## Exercise
Write out, from the entries below, exactly the lines that run between the lines holding "Wohnzimmer einrichten: Dieser" and "Papa Francisco durante", inclusive, and stop there.

## Data for the task
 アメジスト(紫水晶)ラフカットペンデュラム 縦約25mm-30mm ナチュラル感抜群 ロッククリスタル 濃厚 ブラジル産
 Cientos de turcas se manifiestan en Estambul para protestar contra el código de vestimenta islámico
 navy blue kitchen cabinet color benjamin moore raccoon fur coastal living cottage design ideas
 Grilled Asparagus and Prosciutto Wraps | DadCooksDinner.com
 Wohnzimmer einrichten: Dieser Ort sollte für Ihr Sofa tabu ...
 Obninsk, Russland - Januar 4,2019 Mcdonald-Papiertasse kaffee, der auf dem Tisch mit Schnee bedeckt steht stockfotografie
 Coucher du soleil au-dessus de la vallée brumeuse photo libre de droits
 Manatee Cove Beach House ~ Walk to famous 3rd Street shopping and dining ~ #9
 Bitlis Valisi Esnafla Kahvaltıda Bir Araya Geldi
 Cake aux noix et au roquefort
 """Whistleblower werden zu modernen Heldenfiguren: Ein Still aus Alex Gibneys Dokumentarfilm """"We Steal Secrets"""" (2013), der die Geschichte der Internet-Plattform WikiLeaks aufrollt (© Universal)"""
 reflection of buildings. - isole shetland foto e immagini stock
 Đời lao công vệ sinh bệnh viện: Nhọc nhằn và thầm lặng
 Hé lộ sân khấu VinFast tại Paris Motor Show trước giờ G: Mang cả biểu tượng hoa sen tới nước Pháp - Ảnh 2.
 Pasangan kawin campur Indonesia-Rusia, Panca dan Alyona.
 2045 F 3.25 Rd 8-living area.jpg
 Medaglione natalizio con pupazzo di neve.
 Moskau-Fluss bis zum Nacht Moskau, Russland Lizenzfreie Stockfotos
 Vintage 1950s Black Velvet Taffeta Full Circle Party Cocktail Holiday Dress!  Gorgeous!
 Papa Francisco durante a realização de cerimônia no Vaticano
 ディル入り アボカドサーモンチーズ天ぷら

## Exercise response
 Wohnzimmer einrichten: Dieser Ort sollte für Ihr Sofa tabu ...
 Obninsk, Russland - Januar 4,2019 Mcdonald-Papiertasse kaffee, der auf dem Tisch mit Schnee bedeckt steht stockfotografie
 Coucher du soleil au-dessus de la vallée brumeuse photo libre de droits
 Manatee Cove Beach House ~ Walk to famous 3rd Street shopping and dining ~ #9
 Bitlis Valisi Esnafla Kahvaltıda Bir Araya Geldi
 Cake aux noix et au roquefort
 """Whistleblower werden zu modernen Heldenfiguren: Ein Still aus Alex Gibneys Dokumentarfilm """"We Steal Secrets"""" (2013), der die Geschichte der Internet-Plattform WikiLeaks aufrollt (© Universal)"""
 reflection of buildings. - isole shetland foto e immagini stock
 Đời lao công vệ sinh bệnh viện: Nhọc nhằn và thầm lặng
 Hé lộ sân khấu VinFast tại Paris Motor Show trước giờ G: Mang cả biểu tượng hoa sen tới nước Pháp - Ảnh 2.
 Pasangan kawin campur Indonesia-Rusia, Panca dan Alyona.
 2045 F 3.25 Rd 8-living area.jpg
 Medaglione natalizio con pupazzo di neve.
 Moskau-Fluss bis zum Nacht Moskau, Russland Lizenzfreie Stockfotos
 Vintage 1950s Black Velvet Taffeta Full Circle Party Cocktail Holiday Dress!  Gorgeous!
 Papa Francisco durante a realização de cerimônia no Vaticano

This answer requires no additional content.